• [Task prompt]: Would you retype, word for word, the line with "class: Mammalia" and every line after it through the end of the records below?

(Material supplied begins)

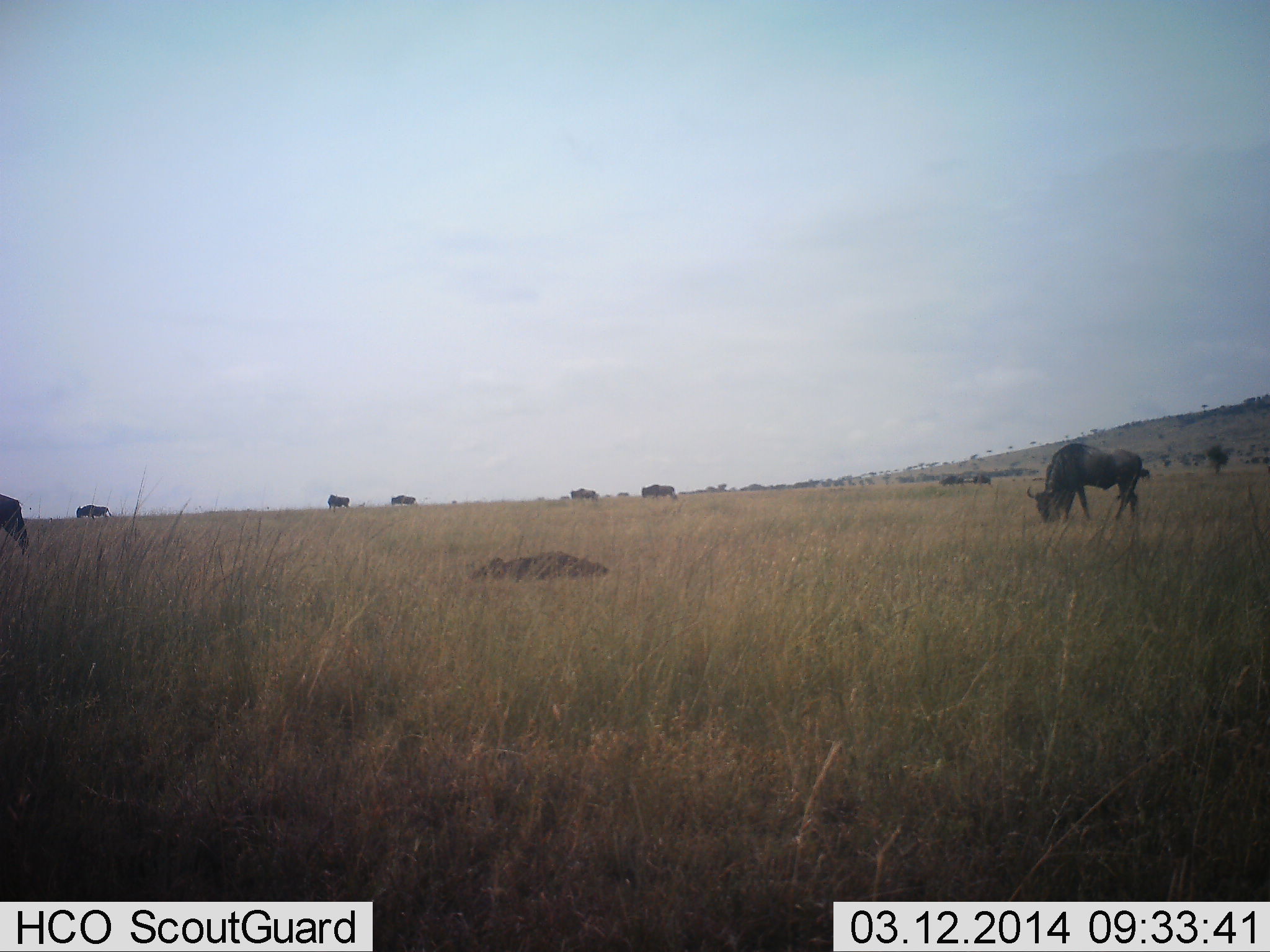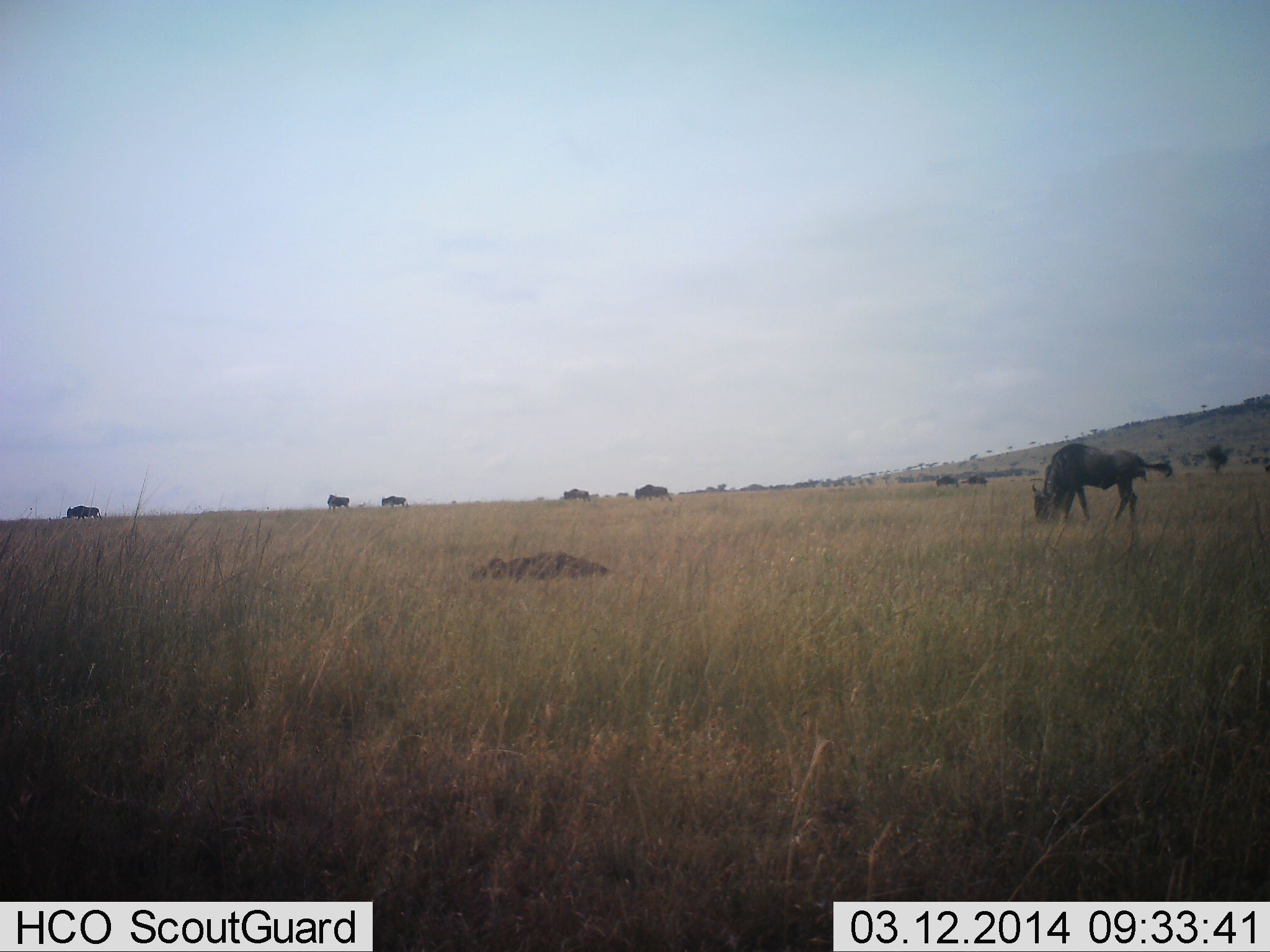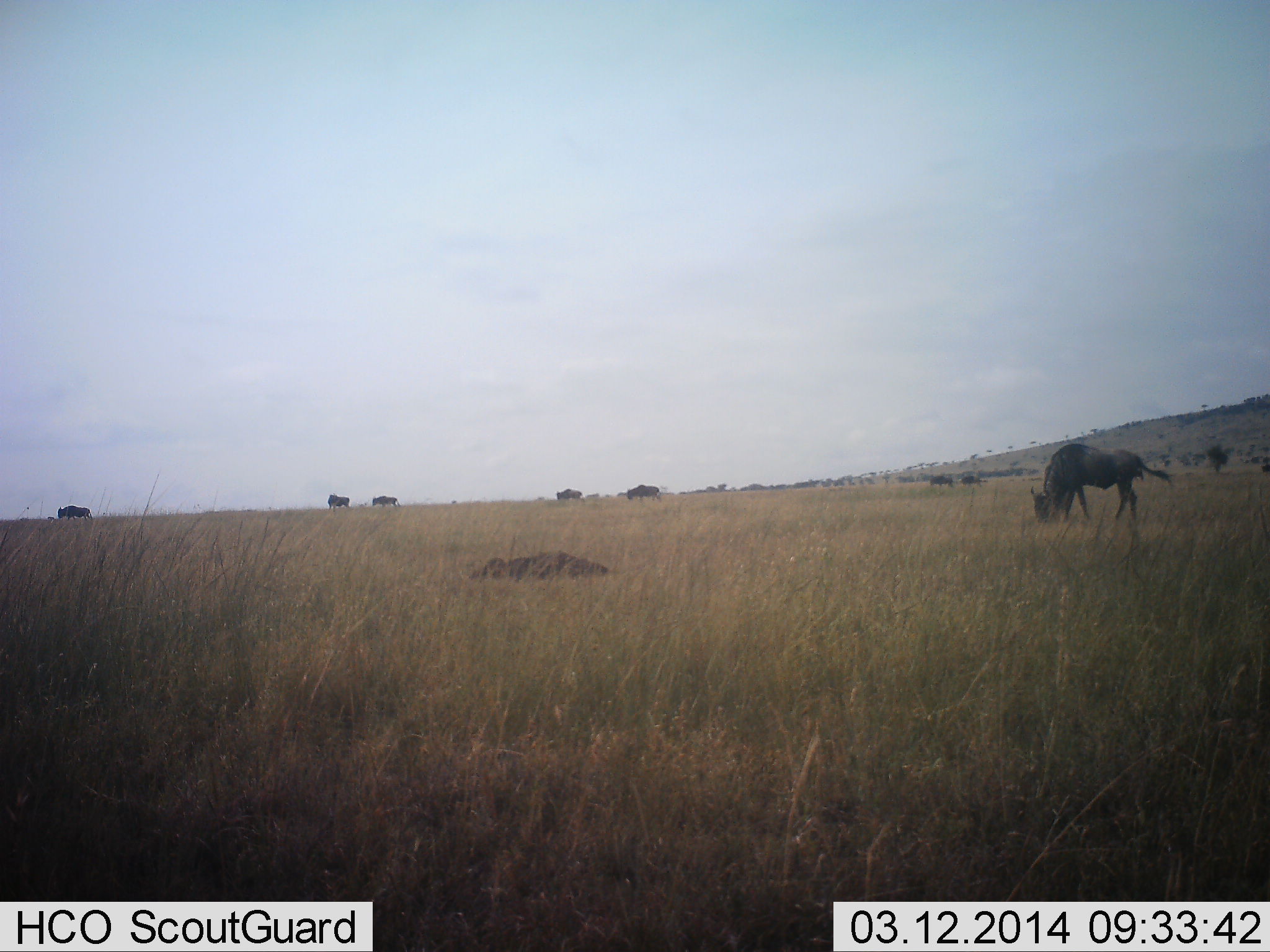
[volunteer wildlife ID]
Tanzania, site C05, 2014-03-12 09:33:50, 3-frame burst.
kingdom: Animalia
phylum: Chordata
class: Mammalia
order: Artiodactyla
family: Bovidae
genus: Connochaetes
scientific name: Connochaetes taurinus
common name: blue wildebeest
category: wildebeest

(Material supplied ends)

• [Response box]:
class: Mammalia
order: Artiodactyla
family: Bovidae
genus: Connochaetes
scientific name: Connochaetes taurinus
common name: blue wildebeest
category: wildebeest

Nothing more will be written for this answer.